Court Opinion

ID: 3925799
Source: CourtListenerOpinion
Date Created: 2016-07-06 09:52:01.88004+00
Date Added: 2024-06-11T09:11:09.082120
License: Public Domain

A suggestion is made that fundamental error is apparent upon the record in the matter of the selection of the special judge. We find in the record a written agreement bearing the signature of the District Attorney and the attorney for the appellant in which there is the following recital:
"Whereas, the Honorable R. T. Brown, presiding judge of said above court, being absent and disqualified from sitting in and trying the above entitled and numbered cause, we, the undersigned, counsel for said state and defendant, parties to this case, do hereby select and agree upon S. H. Sanders, an attorney of this court, to preside as special judge in the trial of said cause."

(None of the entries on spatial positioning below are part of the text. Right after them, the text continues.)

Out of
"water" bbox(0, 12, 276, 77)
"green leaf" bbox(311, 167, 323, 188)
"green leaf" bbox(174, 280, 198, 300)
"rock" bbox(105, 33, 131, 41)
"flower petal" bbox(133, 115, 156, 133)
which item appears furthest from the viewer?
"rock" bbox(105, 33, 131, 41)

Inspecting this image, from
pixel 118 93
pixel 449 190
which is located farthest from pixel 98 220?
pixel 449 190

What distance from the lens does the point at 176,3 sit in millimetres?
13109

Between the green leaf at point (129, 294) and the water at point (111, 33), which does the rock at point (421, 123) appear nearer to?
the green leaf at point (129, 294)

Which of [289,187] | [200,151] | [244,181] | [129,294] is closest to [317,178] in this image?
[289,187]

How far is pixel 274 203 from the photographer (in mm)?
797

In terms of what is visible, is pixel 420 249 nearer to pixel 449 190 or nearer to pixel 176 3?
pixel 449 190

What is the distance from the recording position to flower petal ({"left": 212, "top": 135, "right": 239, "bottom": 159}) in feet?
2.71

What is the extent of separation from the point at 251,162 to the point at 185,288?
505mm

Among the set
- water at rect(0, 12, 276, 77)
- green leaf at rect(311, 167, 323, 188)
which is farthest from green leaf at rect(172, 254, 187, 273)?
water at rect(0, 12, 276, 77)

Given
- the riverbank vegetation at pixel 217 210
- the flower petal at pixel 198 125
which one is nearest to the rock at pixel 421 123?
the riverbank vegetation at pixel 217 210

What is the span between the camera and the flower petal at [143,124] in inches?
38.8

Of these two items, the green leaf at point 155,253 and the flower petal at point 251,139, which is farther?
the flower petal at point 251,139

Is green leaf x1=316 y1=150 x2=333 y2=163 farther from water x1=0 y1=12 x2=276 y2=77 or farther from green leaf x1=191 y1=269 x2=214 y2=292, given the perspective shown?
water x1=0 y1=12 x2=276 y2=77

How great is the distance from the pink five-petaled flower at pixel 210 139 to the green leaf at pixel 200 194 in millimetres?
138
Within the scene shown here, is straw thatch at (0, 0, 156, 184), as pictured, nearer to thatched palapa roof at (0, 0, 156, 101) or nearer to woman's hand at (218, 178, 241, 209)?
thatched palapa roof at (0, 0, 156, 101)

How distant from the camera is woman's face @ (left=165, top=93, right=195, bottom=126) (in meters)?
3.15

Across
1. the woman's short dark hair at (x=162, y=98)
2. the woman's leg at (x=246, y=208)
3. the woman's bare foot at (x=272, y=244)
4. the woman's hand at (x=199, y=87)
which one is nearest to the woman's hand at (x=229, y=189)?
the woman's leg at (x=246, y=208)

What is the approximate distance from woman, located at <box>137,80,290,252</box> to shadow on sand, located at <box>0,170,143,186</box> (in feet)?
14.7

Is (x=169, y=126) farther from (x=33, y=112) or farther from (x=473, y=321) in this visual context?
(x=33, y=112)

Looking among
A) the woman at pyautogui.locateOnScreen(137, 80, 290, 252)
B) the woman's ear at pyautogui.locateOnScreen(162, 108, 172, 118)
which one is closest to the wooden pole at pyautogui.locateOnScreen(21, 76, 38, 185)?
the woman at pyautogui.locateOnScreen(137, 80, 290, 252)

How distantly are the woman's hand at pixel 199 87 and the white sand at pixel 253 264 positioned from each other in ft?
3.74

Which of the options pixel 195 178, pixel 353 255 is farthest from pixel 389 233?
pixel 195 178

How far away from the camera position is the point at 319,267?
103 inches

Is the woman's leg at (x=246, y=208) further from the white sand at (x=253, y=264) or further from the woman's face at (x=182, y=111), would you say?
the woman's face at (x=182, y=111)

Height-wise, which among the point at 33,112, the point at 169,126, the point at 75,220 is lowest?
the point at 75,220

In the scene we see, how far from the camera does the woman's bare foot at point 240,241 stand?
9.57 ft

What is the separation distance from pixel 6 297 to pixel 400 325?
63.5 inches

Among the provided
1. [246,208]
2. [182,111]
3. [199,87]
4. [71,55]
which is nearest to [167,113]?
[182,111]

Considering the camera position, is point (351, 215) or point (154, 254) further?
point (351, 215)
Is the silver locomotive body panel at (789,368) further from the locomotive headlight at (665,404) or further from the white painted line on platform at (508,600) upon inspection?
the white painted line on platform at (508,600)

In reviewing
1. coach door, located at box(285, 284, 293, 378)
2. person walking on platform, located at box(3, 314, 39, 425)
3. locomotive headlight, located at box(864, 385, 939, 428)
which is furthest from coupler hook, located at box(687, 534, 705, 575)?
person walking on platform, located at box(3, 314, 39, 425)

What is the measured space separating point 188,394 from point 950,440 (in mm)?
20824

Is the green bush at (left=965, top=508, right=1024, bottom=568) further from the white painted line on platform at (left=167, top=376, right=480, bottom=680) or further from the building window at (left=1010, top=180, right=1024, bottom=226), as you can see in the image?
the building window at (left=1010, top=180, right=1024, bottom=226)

In support of the appellant's contention that the trial by the special judge was void, we are referred to the cases of Pickett v. Michael, 187 S.W. 427; and Dunn v. Home National Bank, 181 S.W. 699. We understand from the reports of the cases mentioned that the agreement to select the special judge was not based upon the disqualification of the regular judge. In the case of Dunn v. Home National Bank, supra, it was specifically stated that "the record here shows no disqualification of the regular judge." The same fact also appears in the other case.
In the Constitution, Article 5, Section 11, it is stated:
"When a judge of the District Court is disqualified by any of the causes above stated, the parties may, by consent, appoint a proper person to try said case; or upon their failing to do so, a competent person may be appointed to try the same in the county where it is pending, in such manner as may be prescribed by law."
A somewhat extended discussion of the subject will be found in Patterson's case, 87 Tex.Crim. Rep., wherein the selection of a special judge by agreement was upheld.
In view of the agreement in the present case and the express recital therein that the Honorable R. T. Brown was *Page 669 "disqualified" and there being nothing in the record which indicates the contrary, we are unable to find sanction for the appellant's contention that the judgment is void.
The motion for rehearing is overruled.
Overruled.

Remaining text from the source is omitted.